Most LLM features in production today were prompt-engineered through a sequence of edit-paste-eyeball loops. An engineer wrote a prompt, ran it on a few examples, tweaked a sentence, ran it again, eyeballed the output, shipped it. The feature went live. A week later, somebody realized the model was now refusing certain requests, or producing slightly worse summaries, or hallucinating in a corner case nobody had tested. The team did not know whether the regression came from a prompt change, a model upgrade, or a shift in the input distribution. They could not roll back because the prompt history was not versioned. They started edit-paste-eyeball again. That loop is how most prompts in production are maintained, and it is why most LLM features in production are quietly worse than the demo that got them shipped.
Prompt engineering done well looks like the rest of software engineering done well: prompts are versioned, evaluated against representative inputs, and changes are gated by the eval results. A regression in eval scores fails the build the same way a unit test failure does. A model upgrade triggers a rerun of the eval suite to confirm the prompts still hold. The discipline is not exotic; it is the same kind of discipline applied to model code, transferred to the part of the codebase that happens to be natural language. The /cortex-prompt skill is built to apply that discipline: it produces the eval suite, the prompt version, and the documentation of what changed and why, so the team can ship LLM features without flying blind.
Why ad hoc prompt iteration is the wrong default
The eyeball-driven prompt loop has two failure modes that compound. First, the eyeball is a small sample. The handful of examples the engineer ran are not representative; the prompt that wins on those five examples may lose on the next fifty. Second, the eyeball cannot see drift. A change that improves output on the test cases the engineer remembers may regress on cases the engineer has not thought about in months. The two combine into a regression rate that nobody is measuring, which means nobody is fixing, which means the LLM feature decays slowly until the support tickets force someone to look.

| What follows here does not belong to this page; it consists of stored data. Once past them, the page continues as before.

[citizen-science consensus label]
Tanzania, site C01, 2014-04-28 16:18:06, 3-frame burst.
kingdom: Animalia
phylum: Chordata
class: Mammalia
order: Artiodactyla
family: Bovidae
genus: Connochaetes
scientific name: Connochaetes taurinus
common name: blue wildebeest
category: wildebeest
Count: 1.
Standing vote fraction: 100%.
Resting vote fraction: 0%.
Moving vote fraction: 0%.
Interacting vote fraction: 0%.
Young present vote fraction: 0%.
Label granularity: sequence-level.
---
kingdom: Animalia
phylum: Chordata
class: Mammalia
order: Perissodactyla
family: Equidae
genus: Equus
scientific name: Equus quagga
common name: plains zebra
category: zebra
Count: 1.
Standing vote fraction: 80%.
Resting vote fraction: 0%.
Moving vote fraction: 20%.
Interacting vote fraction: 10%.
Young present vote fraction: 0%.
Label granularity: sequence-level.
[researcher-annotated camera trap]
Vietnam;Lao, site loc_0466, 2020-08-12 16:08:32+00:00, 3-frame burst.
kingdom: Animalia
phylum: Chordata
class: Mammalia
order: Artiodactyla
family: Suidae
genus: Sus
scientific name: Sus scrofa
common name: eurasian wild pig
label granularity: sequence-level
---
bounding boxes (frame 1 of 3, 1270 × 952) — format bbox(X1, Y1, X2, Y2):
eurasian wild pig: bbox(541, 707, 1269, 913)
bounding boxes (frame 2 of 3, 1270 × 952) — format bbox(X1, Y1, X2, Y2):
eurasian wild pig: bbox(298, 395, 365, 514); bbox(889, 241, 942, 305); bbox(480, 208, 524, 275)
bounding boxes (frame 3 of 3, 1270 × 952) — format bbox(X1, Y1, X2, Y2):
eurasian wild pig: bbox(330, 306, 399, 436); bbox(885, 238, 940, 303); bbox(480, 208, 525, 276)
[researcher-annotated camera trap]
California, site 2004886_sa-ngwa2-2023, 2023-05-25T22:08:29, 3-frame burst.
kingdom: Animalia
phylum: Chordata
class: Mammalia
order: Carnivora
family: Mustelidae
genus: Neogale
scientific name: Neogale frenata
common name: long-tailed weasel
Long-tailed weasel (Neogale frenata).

Generalist AI tools encourage this loop because they make iterative editing fast; they do not provide the eval scaffolding that would catch the regressions.
The deeper problem is that prompts are part of the system's behavior, and behavior changes need the same review process as code changes. A prompt change that ships without an eval is a behavior change shipping without a test. The fix is not more vigilance; it is the eval suite that runs on every prompt change automatically. Once the suite exists, the iteration loop is fast again, but it is now safe: the engineer can iterate freely, and the suite tells them whether the iteration helped or hurt. That is the loop /cortex-prompt is built around.
What production prompt engineering requires
A production-grade prompt has four parts. First, the versioned prompt itself, with the model name, the model parameters, and any system instructions, all checked into the repository. Second, the eval suite: a representative set of inputs paired with the criteria for a good output, ranging from exact-match assertions for structured tasks to LLM-as-judge or human-rated rubrics for open-ended tasks. Third, the metrics: the rolled-up scores from the eval suite, with regression thresholds that fail the build below the bar. Fourth, the version log: a changelog of prompt edits with the reason for each change and the eval delta it produced. With these in place, the prompt is a first-class artifact in the codebase rather than a string somebody pastes into the call site.
The eval suite is the part teams skip first because it is the most upfront work. The skip is also the source of every regression that ships, which is why the discipline is to build the suite before shipping the feature. A small representative suite (twenty to fifty cases per task, calibrated to cover the input distribution) catches more regressions than a thousand random samples, and it costs less to run. The point of the suite is not exhaustive coverage; it is the signal-to-noise ratio that lets the team know when a change is good or bad.
How /cortex-prompt works
Step one: characterize the task
Before designing the prompt, /cortex-prompt asks for the task in concrete terms: what input the prompt receives, what output it should produce, what counts as success, and what the failure modes are. The task definition becomes the input to the eval design. A summarization task has different evaluation criteria from a classification task, which has different criteria from an open-ended generation task. The skill is opinionated about not designing prompts past underspecified tasks; if the success criteria are vague, they are surfaced as questions before any prompt is written.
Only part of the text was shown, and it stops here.